Centro Educativo Recreativo Associação Atlética São Mateus, commonly known as São Mateus, is a Brazilian football club based in São Mateus, Espírito Santo state. They competed in the Copa do Brasil and in the Série C once.

==History==
The club was founded on December 13, 1963. São Mateus won the Campeonato Capixaba Second Level in 1987 and in 2008 and the Campeonato Capixaba in 2009. The club competed in the Série C in 1995, when they were eliminated in the First Stage of the competition. They competed in the Copa do Brasil in 2010, when they were eliminated in the first round by Remo.
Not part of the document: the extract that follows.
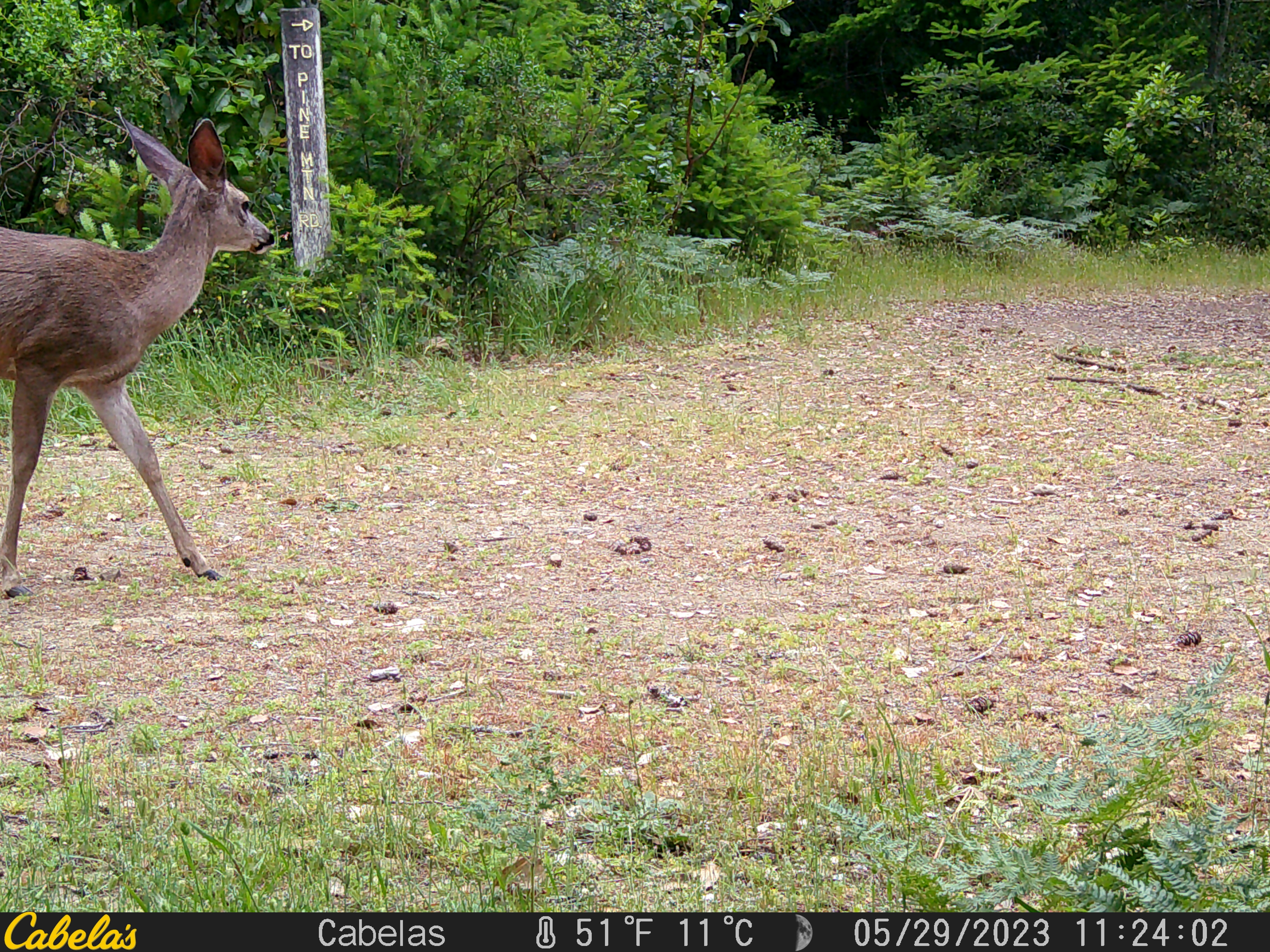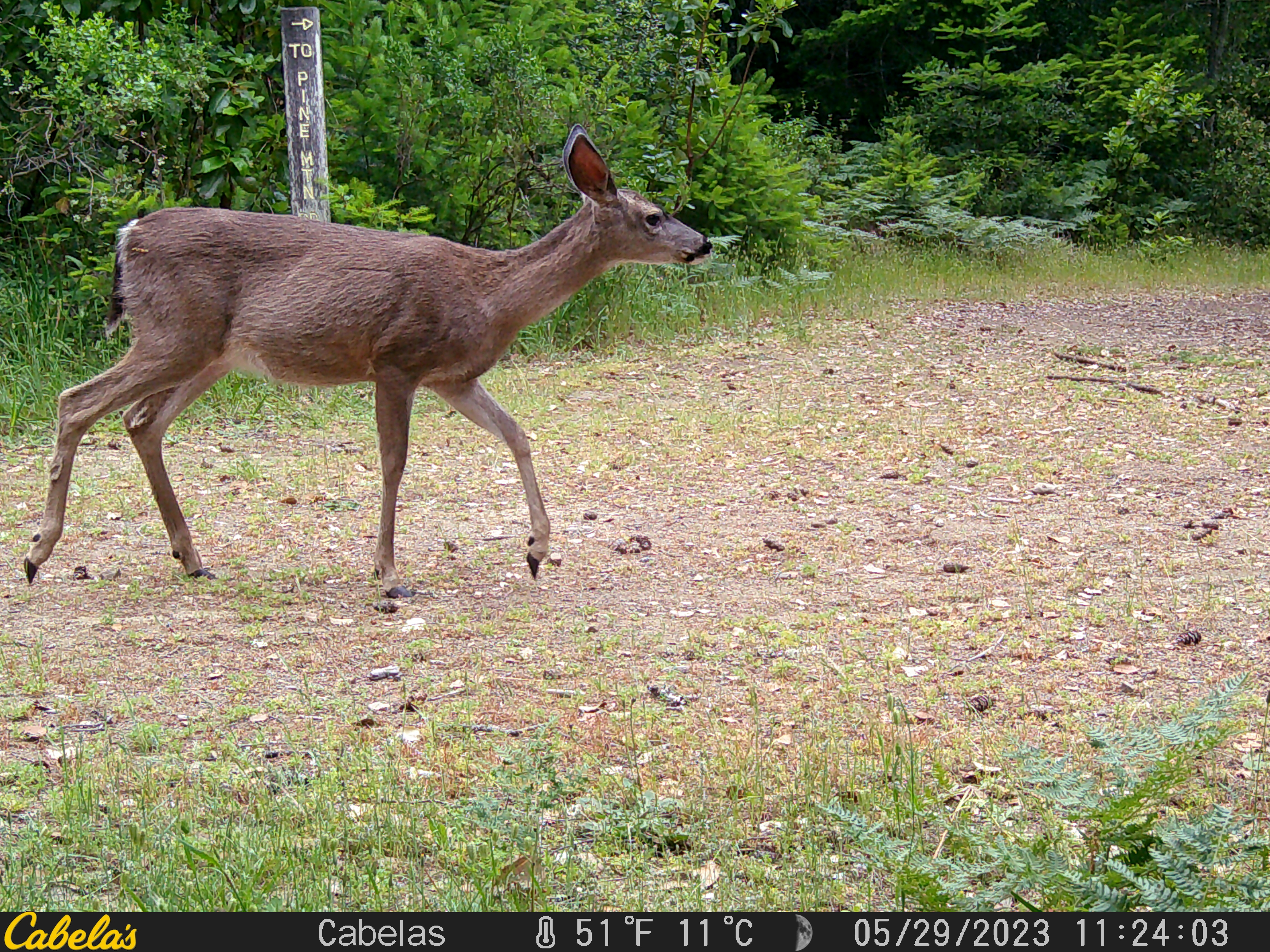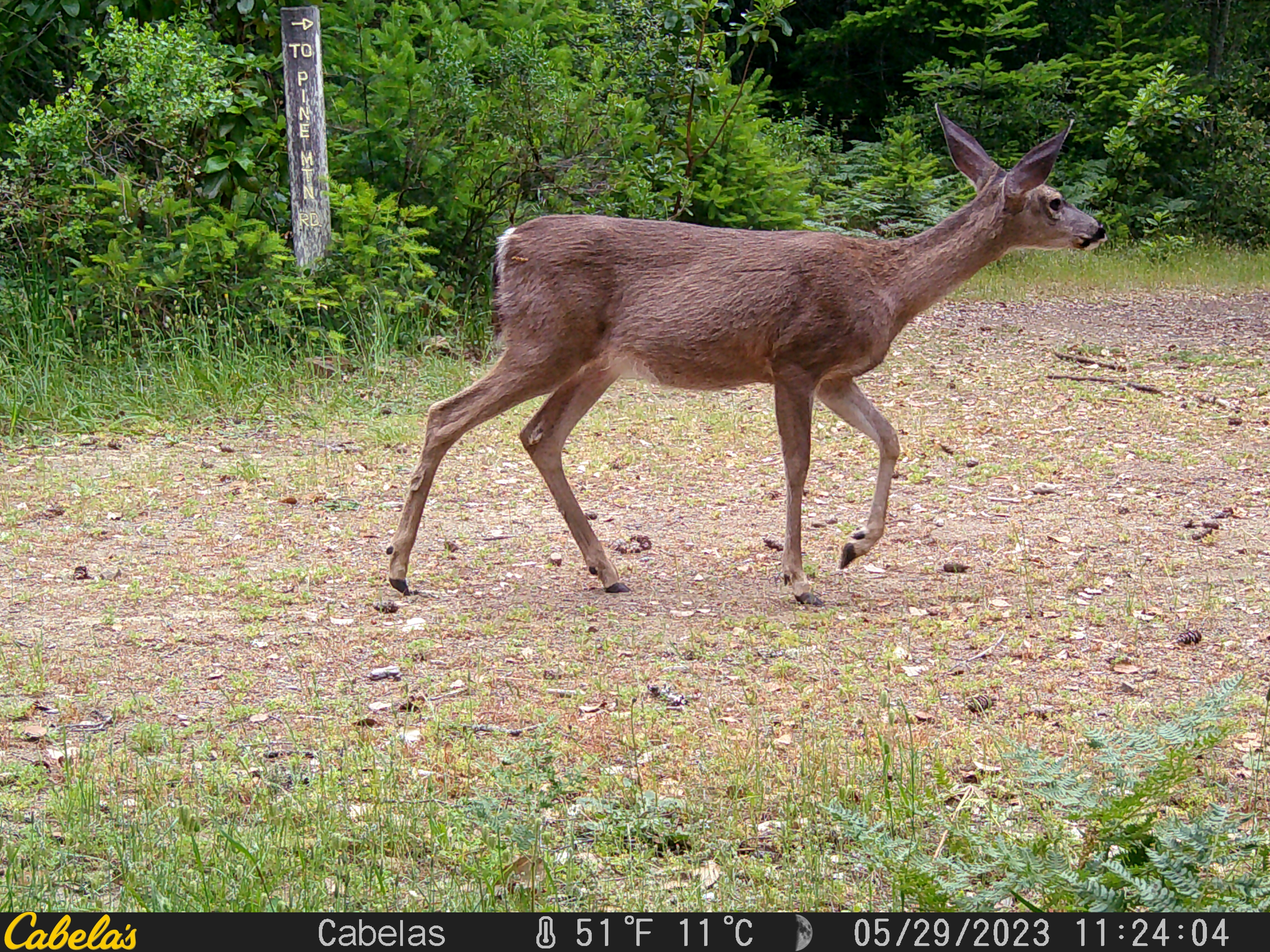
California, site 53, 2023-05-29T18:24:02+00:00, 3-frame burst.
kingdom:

The club won the Campeonato Capixaba again in 2011.

==Honours==
- Campeonato Capixaba
  - Winners (2): 2009, 2011
  - Runners-up (4): 1994, 1997, 1998, 1999
- Campeonato Capixaba Série B
  - Winners (3): 1987, 2008, 2019
- Torneio Início do Espírito Santo
  - Winners (1): 2003

==Stadium==
Centro Educativo Recreativo Associação Atlética São Mateus play their home games at Estádio Manoel Moreira Sobrinho, nicknamed Estádio Sernamby. The stadium has a maximum capacity of 4,600 people.